Expressing anguish over the manner in which social media and digital platforms tarnish institutions at times, the CJI said: “There seems to be no control on web portals. They can publish anything they like. If you go to YouTube, so much is shown in a minute. How much fake news and distortions take place! There is no control. Anybody can start any channel, any TV.”
He said the platforms do not respond to queries on what they publish. “These channels… there is no accountability… They never respond… This is the condition of institutions, forget individuals,” he said, adding “they consider only people who are powerful. Institutions, common man, judges, they do not. This is what we have seen”.
Senior Advocate Sanjay Hegde, appearing for one of the petitioners, referred to the suspension of his account by Twitter and said he had filed a petition regarding this before the Delhi High Court.
Solicitor General Tushar Mehta, appearing for the Centre, said the government wanted viewers to get the news as it is. The government’s attempt, he said, is to balance freedom of the press and the citizen’s right to get unadulterated news.
Responding to the CJI’s concerns, Mehta said there was also the problem of “planted stories” on portals. “Not only communal, but also planted stories,” he said.

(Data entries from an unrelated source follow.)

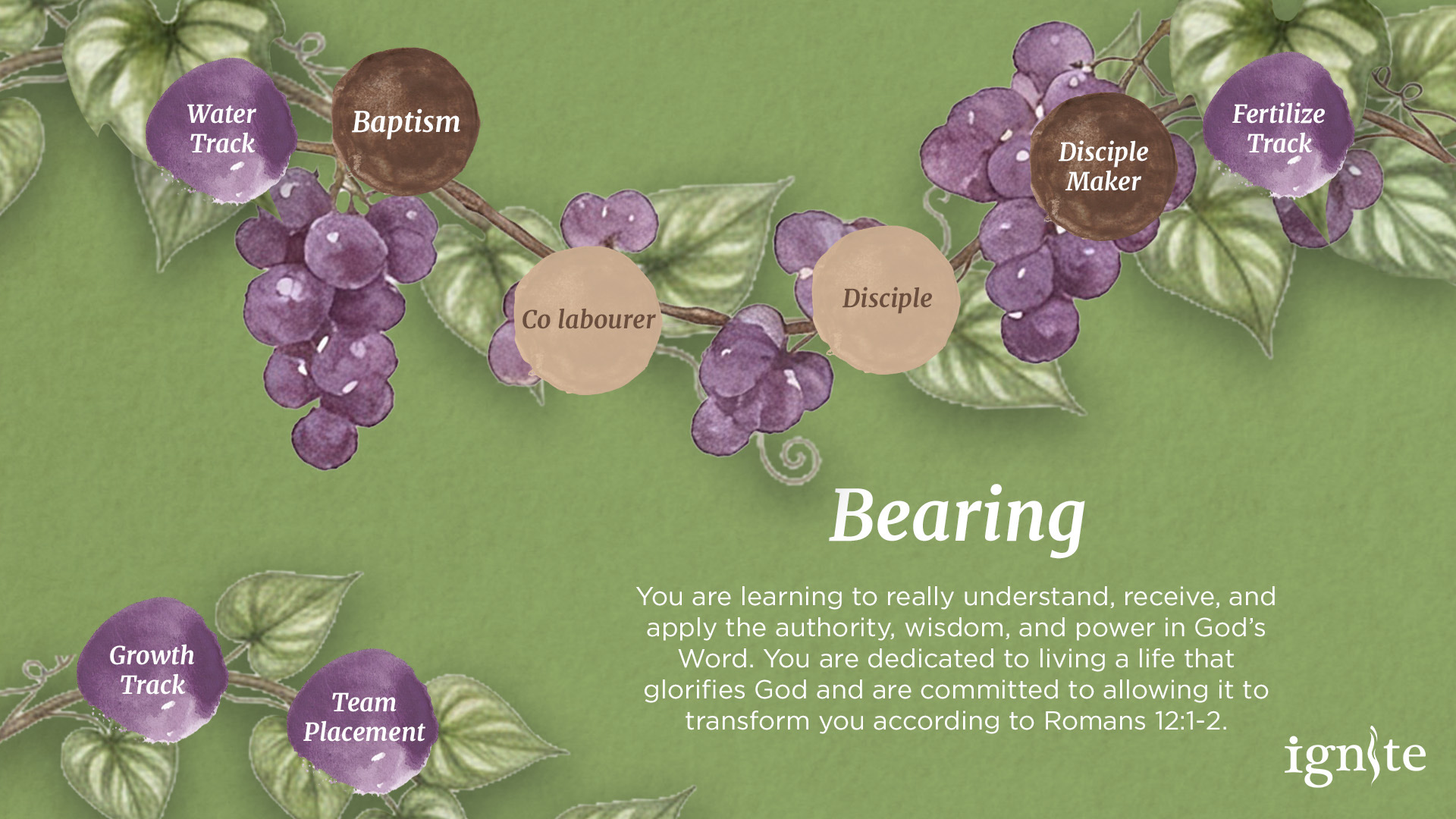 Water Track

Baptism

Co labourer

Disciple

Disciple Maker

Fertilize Track

Bearing

You are learning to really understand, receive, and apply the authority, wisdom, and power in God's Word. You are dedicated to living a life that glorifies God and are committed to allowing it to transform you according to Romans 12:1-2.

Growth Track

Team Placement

ignite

The bench sought to know if he was saying that no regulation is required for such platforms. “You have a regulatory regime for TV and papers. Are you saying these web portals and YouTube channels don’t require any regulation?”. It asked if there is any self-regulatory mechanism in place.
Mehta said there is a regulatory regime now for SM and OTT platforms and referred to The Information Technology (Intermediary Guidelines and Digital Media Ethics Code) Rules, 2021.

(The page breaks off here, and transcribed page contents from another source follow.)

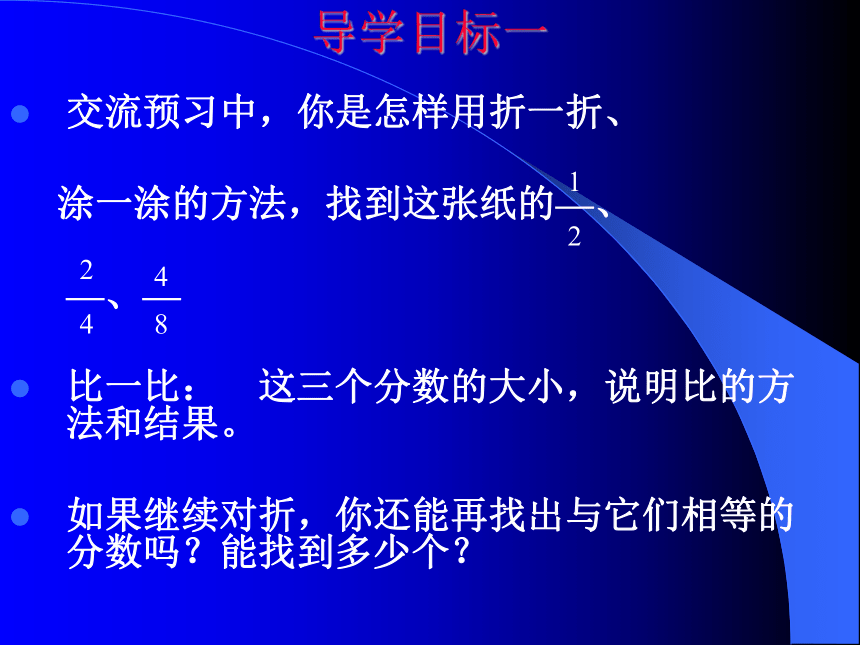 导学目标一

交流预习中，你是怎样用折一折、涂一涂的方法，找到这张纸的$\frac{1}{2}$、$\frac{2}{4}$、$\frac{4}{8}$

比一比： 这三个分数的大小，说明比的方法和结果。

如果继续对折，你还能再找出与它们相等的分数吗？能找到多少个？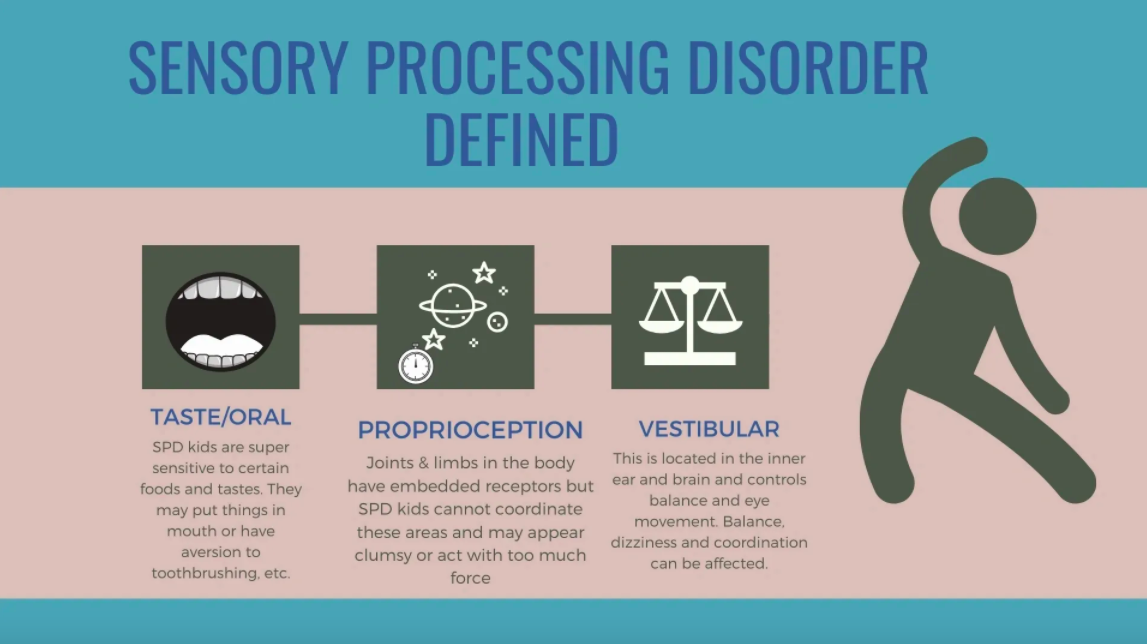 SENSORY PROCESSING DISORDER DEFINED

TASTE/ORAL

SPD kids are super sensitive to certain foods and tastes. They may put things in mouth or have aversion to toothbrushing, etc.

PROPRIOCEPTION

Joints & limbs in the body have embedded receptors but SPD kids cannot coordinate these areas and may appear clumsy or act with too much force

VESTIBULAR

This is located in the inner ear and brain and controls balance and eye movement. Balance, dizziness and coordination can be affected.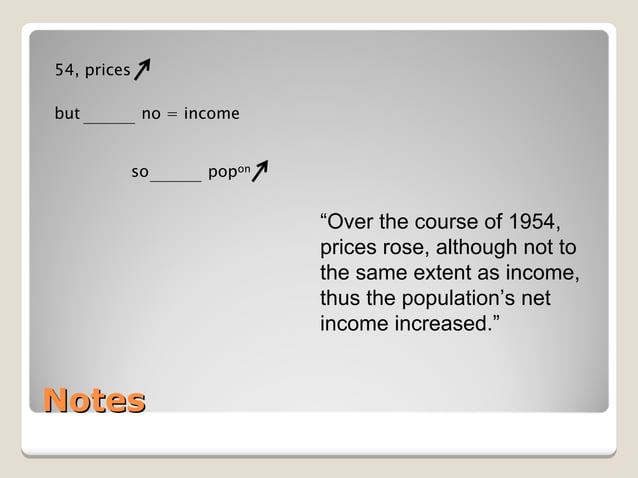 54, prices ↗

but ______ no = income

so______ pop$^{on}$ ↗

“Over the course of 1954, prices rose, although not to the same extent as income, thus the population’s net income increased.”

Notes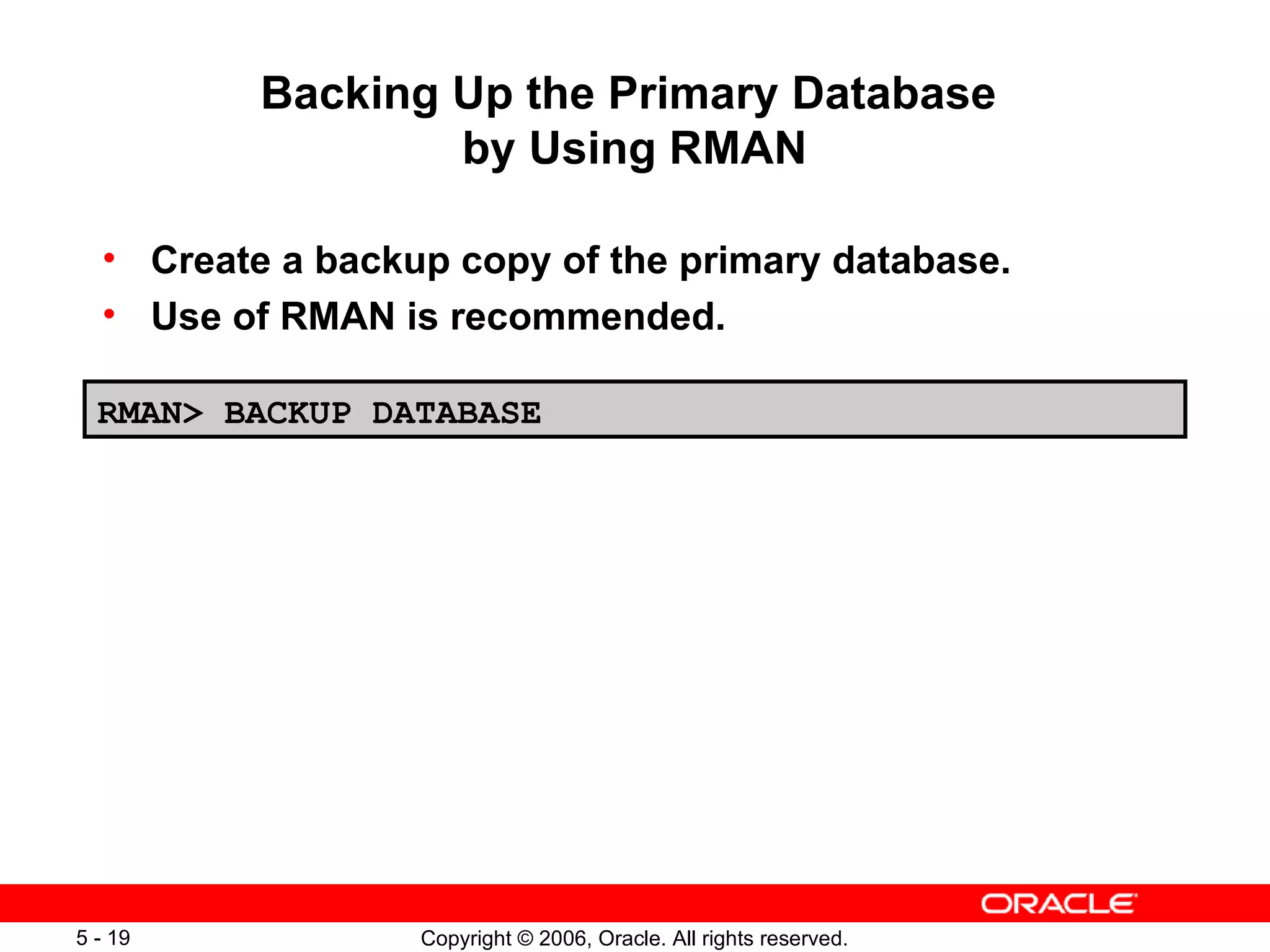 Backing Up the Primary Database by Using RMAN

• Create a backup copy of the primary database.
• Use of RMAN is recommended.

RMAN> BACKUP DATABASE

ORACLE

5 - 19

Copyright © 2006, Oracle. All rights reserved.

The Rules, he said, call for appointment of an Indian resident as the grievance redressal officer. He said the Rules have been challenged in various High Courts and the Centre has filed a petition seeking transfer of all these cases to the Supreme Court.
He also cited the Cable Television Networks (Amendment) Rules, 2021, saying it provides for two layers of self-regulation and then oversight by a government committee. He said the government wants only minimum statutory control.
The bench said it will hear the matter again, along with the transfer petition by the Centre, after six weeks.